▸ **Exercise aim**
Restate each of the lines below word for word and drop every picture.

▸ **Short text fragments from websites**
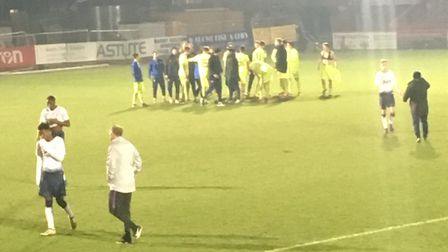 Tottenham Hotspur under-23 players react after losing to Dinamo Zagreb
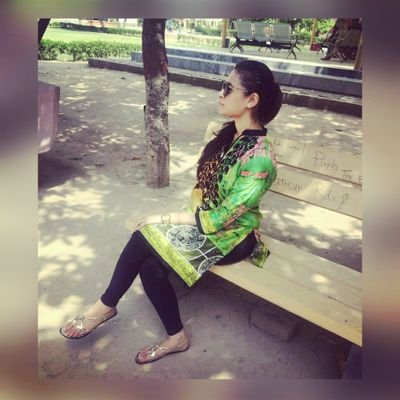 @Khanlaibay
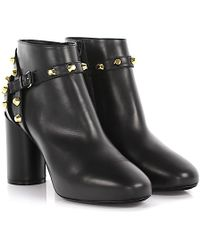 Balenciaga - Ankle Boots Classic Booties Leather Black Rivet With Gold Elements - Lyst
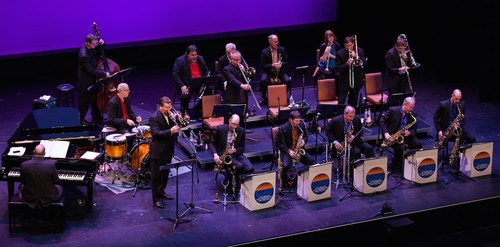 COLORADO JAZZ REPERTORY ORCHESTRA picture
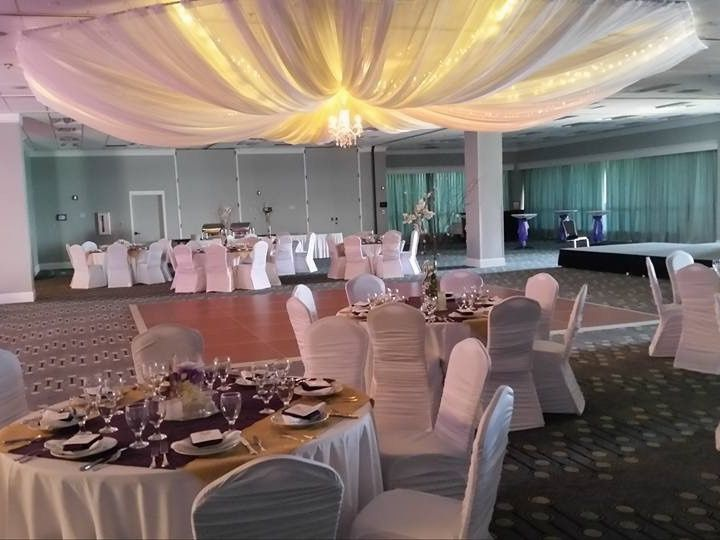 Tmx 1512657314999 Wooldridge  Beaumont 3 Myrtle Beach, SC wedding venue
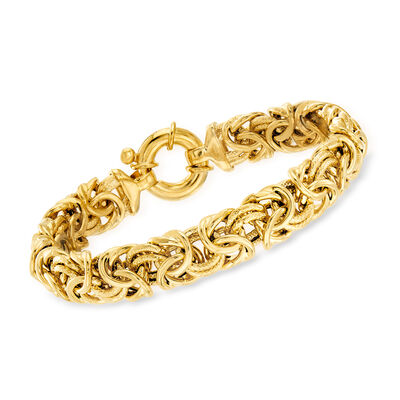 18kt Gold Over Sterling Large Byzantine Bracelet , , default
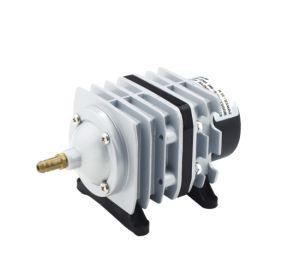 Compressor de Ar electromagnética (ACQ-001)
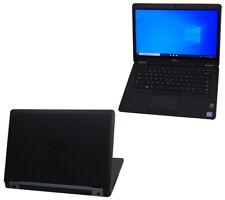 Dell Latitude E5470 Touchscreen Core i7-6820HQ Quad Core 16GB 256GB SSD Laptop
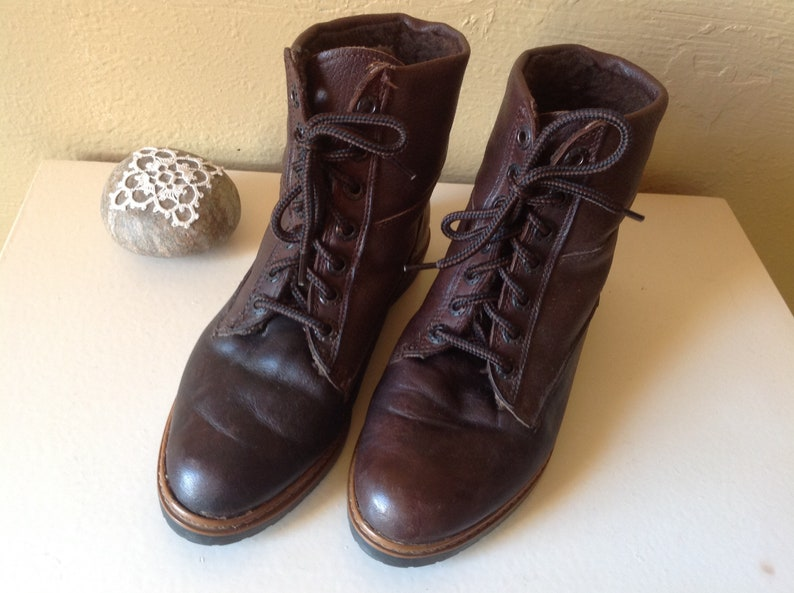 Boot Leather Made in Italy women/'s clothing  1990lining vintage faux fursize 38Boho hiking received go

▸ **Answer for this exercise**
 Tottenham Hotspur under-23 players react after losing to Dinamo Zagreb
 @Khanlaibay
 Balenciaga - Ankle Boots Classic Booties Leather Black Rivet With Gold Elements - Lyst
 COLORADO JAZZ REPERTORY ORCHESTRA picture
 Tmx 1512657314999 Wooldridge  Beaumont 3 Myrtle Beach, SC wedding venue
 18kt Gold Over Sterling Large Byzantine Bracelet , , default
 Compressor de Ar electromagnética (ACQ-001)
 Dell Latitude E5470 Touchscreen Core i7-6820HQ Quad Core 16GB 256GB SSD Laptop
 Boot Leather Made in Italy women/'s clothing  1990lining vintage faux fursize 38Boho hiking received go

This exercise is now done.